DO THIS: Reproduce all of the data below word for word, keeping every line unchanged.
━━━━━━━━━━
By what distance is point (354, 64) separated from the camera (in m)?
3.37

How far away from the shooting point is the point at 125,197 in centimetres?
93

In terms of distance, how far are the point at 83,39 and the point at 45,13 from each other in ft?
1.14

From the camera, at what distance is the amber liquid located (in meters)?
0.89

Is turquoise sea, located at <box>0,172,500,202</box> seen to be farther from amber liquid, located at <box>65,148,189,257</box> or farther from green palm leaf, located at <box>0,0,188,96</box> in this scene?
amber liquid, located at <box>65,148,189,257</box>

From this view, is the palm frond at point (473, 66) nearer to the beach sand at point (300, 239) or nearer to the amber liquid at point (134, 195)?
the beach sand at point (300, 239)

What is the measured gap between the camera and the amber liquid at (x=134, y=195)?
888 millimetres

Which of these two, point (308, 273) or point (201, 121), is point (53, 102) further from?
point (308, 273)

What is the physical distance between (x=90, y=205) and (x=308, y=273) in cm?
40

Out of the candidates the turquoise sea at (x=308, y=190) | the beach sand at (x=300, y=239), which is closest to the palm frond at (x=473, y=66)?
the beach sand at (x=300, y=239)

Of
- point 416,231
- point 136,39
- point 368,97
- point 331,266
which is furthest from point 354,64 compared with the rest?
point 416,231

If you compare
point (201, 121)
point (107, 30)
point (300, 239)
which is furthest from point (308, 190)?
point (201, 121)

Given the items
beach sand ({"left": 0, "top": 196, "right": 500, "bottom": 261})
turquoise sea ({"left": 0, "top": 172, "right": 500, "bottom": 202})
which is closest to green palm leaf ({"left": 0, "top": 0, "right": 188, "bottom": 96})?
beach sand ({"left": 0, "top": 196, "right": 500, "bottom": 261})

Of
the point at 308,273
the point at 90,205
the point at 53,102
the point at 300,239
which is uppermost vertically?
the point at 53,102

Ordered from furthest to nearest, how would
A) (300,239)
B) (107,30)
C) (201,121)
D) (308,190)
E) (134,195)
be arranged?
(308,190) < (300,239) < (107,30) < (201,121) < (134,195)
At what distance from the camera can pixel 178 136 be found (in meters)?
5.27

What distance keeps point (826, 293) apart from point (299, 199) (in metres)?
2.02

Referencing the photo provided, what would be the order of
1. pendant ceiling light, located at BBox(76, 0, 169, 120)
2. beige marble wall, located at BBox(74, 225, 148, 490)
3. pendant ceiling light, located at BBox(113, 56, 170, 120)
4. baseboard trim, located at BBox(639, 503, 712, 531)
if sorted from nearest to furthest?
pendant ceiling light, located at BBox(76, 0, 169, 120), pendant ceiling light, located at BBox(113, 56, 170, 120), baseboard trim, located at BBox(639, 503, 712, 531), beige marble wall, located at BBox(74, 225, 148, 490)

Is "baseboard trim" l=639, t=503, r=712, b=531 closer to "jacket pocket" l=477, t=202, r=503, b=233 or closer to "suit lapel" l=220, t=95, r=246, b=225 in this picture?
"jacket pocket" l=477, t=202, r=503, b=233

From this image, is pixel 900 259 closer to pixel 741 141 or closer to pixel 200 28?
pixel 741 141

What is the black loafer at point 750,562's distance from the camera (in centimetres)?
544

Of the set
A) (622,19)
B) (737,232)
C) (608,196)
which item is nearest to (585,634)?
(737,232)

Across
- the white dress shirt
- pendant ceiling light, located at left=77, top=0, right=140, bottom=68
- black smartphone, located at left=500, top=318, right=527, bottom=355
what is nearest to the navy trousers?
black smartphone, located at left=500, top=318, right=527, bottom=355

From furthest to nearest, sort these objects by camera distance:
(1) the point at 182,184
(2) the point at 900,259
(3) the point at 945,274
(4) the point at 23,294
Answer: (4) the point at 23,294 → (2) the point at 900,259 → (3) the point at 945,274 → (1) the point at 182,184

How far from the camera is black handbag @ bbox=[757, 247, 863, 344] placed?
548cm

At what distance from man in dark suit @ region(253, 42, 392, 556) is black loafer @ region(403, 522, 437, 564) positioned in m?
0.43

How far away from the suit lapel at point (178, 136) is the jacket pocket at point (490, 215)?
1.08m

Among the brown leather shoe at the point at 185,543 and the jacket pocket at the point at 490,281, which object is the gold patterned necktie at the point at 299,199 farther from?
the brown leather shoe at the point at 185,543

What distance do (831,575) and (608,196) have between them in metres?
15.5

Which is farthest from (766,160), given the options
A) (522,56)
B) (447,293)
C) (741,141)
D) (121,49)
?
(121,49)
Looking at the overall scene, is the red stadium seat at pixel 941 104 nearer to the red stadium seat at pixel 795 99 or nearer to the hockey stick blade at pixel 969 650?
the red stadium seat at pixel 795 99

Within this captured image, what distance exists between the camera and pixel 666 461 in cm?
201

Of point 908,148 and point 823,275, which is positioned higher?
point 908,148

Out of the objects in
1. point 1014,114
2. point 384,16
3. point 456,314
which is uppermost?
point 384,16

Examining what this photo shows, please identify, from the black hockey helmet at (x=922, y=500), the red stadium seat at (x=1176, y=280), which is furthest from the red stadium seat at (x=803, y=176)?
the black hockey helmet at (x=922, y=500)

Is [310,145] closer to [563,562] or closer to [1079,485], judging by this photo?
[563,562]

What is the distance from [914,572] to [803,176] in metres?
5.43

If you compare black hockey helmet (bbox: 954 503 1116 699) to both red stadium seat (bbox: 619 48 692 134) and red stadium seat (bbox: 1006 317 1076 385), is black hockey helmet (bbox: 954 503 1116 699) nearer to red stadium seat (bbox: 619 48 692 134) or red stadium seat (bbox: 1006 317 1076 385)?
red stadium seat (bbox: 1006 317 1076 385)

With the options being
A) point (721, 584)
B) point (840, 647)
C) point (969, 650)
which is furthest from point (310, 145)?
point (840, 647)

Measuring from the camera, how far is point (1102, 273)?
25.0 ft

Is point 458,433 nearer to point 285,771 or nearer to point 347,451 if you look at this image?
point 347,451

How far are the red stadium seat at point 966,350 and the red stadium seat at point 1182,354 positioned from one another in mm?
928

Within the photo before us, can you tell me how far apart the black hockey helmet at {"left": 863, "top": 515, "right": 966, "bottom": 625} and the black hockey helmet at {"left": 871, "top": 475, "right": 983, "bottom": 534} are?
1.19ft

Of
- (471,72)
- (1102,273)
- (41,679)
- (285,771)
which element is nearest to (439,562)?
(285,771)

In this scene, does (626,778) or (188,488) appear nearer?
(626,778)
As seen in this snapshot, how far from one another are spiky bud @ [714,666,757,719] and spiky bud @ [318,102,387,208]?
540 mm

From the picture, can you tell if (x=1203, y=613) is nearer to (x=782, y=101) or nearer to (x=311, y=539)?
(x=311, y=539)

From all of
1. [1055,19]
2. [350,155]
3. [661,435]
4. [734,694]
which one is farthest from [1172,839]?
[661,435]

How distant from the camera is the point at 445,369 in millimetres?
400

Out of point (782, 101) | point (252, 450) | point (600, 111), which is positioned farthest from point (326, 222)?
━━━━━━━━━━
COMPLETE RESPONSE:
By what distance is point (354, 64) separated from the camera (in m)?
3.37

How far away from the shooting point is the point at 125,197 in centimetres?
93

In terms of distance, how far are the point at 83,39 and the point at 45,13 from each other in ft?
1.14

From the camera, at what distance is the amber liquid located (in meters)?
0.89

Is turquoise sea, located at <box>0,172,500,202</box> seen to be farther from amber liquid, located at <box>65,148,189,257</box> or farther from green palm leaf, located at <box>0,0,188,96</box> in this scene?
amber liquid, located at <box>65,148,189,257</box>

From this view, is the palm frond at point (473, 66) nearer to the beach sand at point (300, 239) or nearer to the amber liquid at point (134, 195)?
the beach sand at point (300, 239)

What is the measured gap between the camera and the amber liquid at (x=134, y=195)?
888 millimetres

Which of these two, point (308, 273) or point (201, 121), is point (53, 102) further from?
point (308, 273)

What is the physical distance between (x=90, y=205) and (x=308, y=273) in cm?
40

Out of the candidates the turquoise sea at (x=308, y=190) | the beach sand at (x=300, y=239), which is closest to the palm frond at (x=473, y=66)?
the beach sand at (x=300, y=239)

Of
- point 416,231
- point 136,39
- point 368,97
- point 331,266
which is furthest from point 354,64 compared with the rest?
point 416,231

If you compare
point (201, 121)
point (107, 30)
point (300, 239)
which is furthest from point (308, 190)?
point (201, 121)

Given the items
beach sand ({"left": 0, "top": 196, "right": 500, "bottom": 261})
turquoise sea ({"left": 0, "top": 172, "right": 500, "bottom": 202})
which is closest to green palm leaf ({"left": 0, "top": 0, "right": 188, "bottom": 96})?
beach sand ({"left": 0, "top": 196, "right": 500, "bottom": 261})

Of
the point at 308,273
the point at 90,205
the point at 53,102
the point at 300,239
which is uppermost vertically?
the point at 53,102

Ordered from furthest to nearest, how would
A) (300,239)
B) (107,30)
C) (201,121)
D) (308,190)
E) (134,195)
be arranged?
(308,190) < (300,239) < (107,30) < (201,121) < (134,195)
At what distance from the camera can pixel 178 136 be found (in meters)?
5.27

What distance keeps point (826, 293) apart from point (299, 199) (in metres)?
2.02

Referencing the photo provided, what would be the order of
1. pendant ceiling light, located at BBox(76, 0, 169, 120)
2. beige marble wall, located at BBox(74, 225, 148, 490)
3. pendant ceiling light, located at BBox(113, 56, 170, 120)
4. baseboard trim, located at BBox(639, 503, 712, 531)
if sorted from nearest to furthest?
pendant ceiling light, located at BBox(76, 0, 169, 120), pendant ceiling light, located at BBox(113, 56, 170, 120), baseboard trim, located at BBox(639, 503, 712, 531), beige marble wall, located at BBox(74, 225, 148, 490)

Is "baseboard trim" l=639, t=503, r=712, b=531 closer to "jacket pocket" l=477, t=202, r=503, b=233 or closer to "suit lapel" l=220, t=95, r=246, b=225 in this picture?
"jacket pocket" l=477, t=202, r=503, b=233

From this image, is pixel 900 259 closer to pixel 741 141 or closer to pixel 200 28?
pixel 741 141

What is the black loafer at point 750,562's distance from the camera (in centimetres)?
544

Of the set
A) (622,19)
B) (737,232)
C) (608,196)
which item is nearest to (585,634)?
(737,232)

Across
- the white dress shirt
- pendant ceiling light, located at left=77, top=0, right=140, bottom=68
- black smartphone, located at left=500, top=318, right=527, bottom=355
what is nearest to the navy trousers?
black smartphone, located at left=500, top=318, right=527, bottom=355

From furthest to nearest, sort these objects by camera distance:
(1) the point at 182,184
(2) the point at 900,259
(3) the point at 945,274
(4) the point at 23,294
Answer: (4) the point at 23,294 → (2) the point at 900,259 → (3) the point at 945,274 → (1) the point at 182,184

How far from the camera is black handbag @ bbox=[757, 247, 863, 344] placed?
548cm

At what distance from man in dark suit @ region(253, 42, 392, 556) is black loafer @ region(403, 522, 437, 564) positioned in m?
0.43

How far away from the suit lapel at point (178, 136) is the jacket pocket at point (490, 215)?
1.08m

Among the brown leather shoe at the point at 185,543 and the jacket pocket at the point at 490,281, which object is the gold patterned necktie at the point at 299,199 farther from?
the brown leather shoe at the point at 185,543

What distance do (831,575) and (608,196) have between them in metres?
15.5

Which is farthest from (766,160), given the options
A) (522,56)
B) (447,293)
C) (741,141)
D) (121,49)
?
(121,49)
Looking at the overall scene, is the red stadium seat at pixel 941 104 nearer to the red stadium seat at pixel 795 99 or nearer to the hockey stick blade at pixel 969 650?
the red stadium seat at pixel 795 99

Within this captured image, what distance exists between the camera and pixel 666 461 in cm?
201

Of point 908,148 and point 823,275, which is positioned higher?
point 908,148

Out of the objects in
1. point 1014,114
2. point 384,16
3. point 456,314
which is uppermost?
point 384,16

Examining what this photo shows, please identify, from the black hockey helmet at (x=922, y=500), the red stadium seat at (x=1176, y=280), which is furthest from the red stadium seat at (x=803, y=176)?
the black hockey helmet at (x=922, y=500)

Is [310,145] closer to [563,562] or closer to [1079,485], judging by this photo?
[563,562]

What is the distance from [914,572] to [803,176] in metres?
5.43

If you compare black hockey helmet (bbox: 954 503 1116 699) to both red stadium seat (bbox: 619 48 692 134) and red stadium seat (bbox: 1006 317 1076 385), is black hockey helmet (bbox: 954 503 1116 699) nearer to red stadium seat (bbox: 619 48 692 134) or red stadium seat (bbox: 1006 317 1076 385)?
red stadium seat (bbox: 1006 317 1076 385)

With the options being
A) point (721, 584)
B) point (840, 647)
C) point (969, 650)
which is furthest from point (310, 145)?
point (840, 647)

Measuring from the camera, how far is point (1102, 273)?
25.0 ft

Is point 458,433 nearer to point 285,771 or nearer to point 347,451 if you look at this image?
point 347,451

How far are the red stadium seat at point 966,350 and the red stadium seat at point 1182,354 positioned from one another in mm?
928

Within the photo before us, can you tell me how far apart the black hockey helmet at {"left": 863, "top": 515, "right": 966, "bottom": 625} and the black hockey helmet at {"left": 871, "top": 475, "right": 983, "bottom": 534} are?
1.19ft

Of
- (471,72)
- (1102,273)
- (41,679)
- (285,771)
which element is nearest to (439,562)?
(285,771)

In this scene, does (626,778) or (188,488) appear nearer?
(626,778)
As seen in this snapshot, how far from one another are spiky bud @ [714,666,757,719] and spiky bud @ [318,102,387,208]?
540 mm

From the picture, can you tell if (x=1203, y=613) is nearer to (x=782, y=101) or nearer to (x=311, y=539)?
(x=311, y=539)

From all of
1. [1055,19]
2. [350,155]
3. [661,435]
4. [734,694]
which one is farthest from [1172,839]?
[661,435]

How distant from the camera is the point at 445,369 in millimetres?
400

Out of point (782, 101) | point (252, 450) | point (600, 111), which is positioned farthest from point (326, 222)?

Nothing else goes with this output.